The Empress organized several hospitals for T.B. patients that were partly supported with the money got at the charity fairs that she often organized. The Empress and the children sent there their embroideries made after their own designs and the Empress's brother, the Duke of Hessen-Darmstadt often sent them beads and balls of all sizes and colours to make different ornaments. The Tsar's family used them to make charming necklaces.
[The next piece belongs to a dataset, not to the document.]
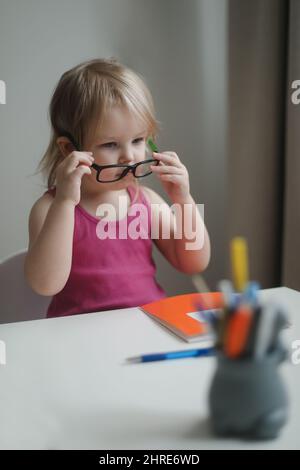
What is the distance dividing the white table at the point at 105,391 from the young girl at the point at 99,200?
0.18 metres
Such fairs took place in Yalta each year. During the last fair its kiosks occupied the whole embankment. The Tsarina stood for hours on end behind the counter (though doctors ordered her full rest because of her weak heart) selling different things to numerous public who came there just to have a look at the Empress. Among the were the Tartars who had left their fortresses in the mountains and came down just to look at her. I saw how thousands of roubles in kopecks and small notes travelled from hand to hand. At the end of the fair the Empress, tired but happy, put the heir on the counter as he was giving people charms and other knick-knacks. The enthusiastic crowd loudly expressed their approval of the Empress and her son. As before, that year they collected a big sum of money for the hospitals...

The Storm Broke out

...The die was cast. To declare war the Tsar and the Tsarina had to go to St. Petersburg to the Winter Palace. The halls of the Winter Palace were full of people. Everyone who had a chance to get to the Palace used it. A crowd consisting of many thousands of people surrounded it. When the Tsar went out onto the balcony all and one went down on their knees.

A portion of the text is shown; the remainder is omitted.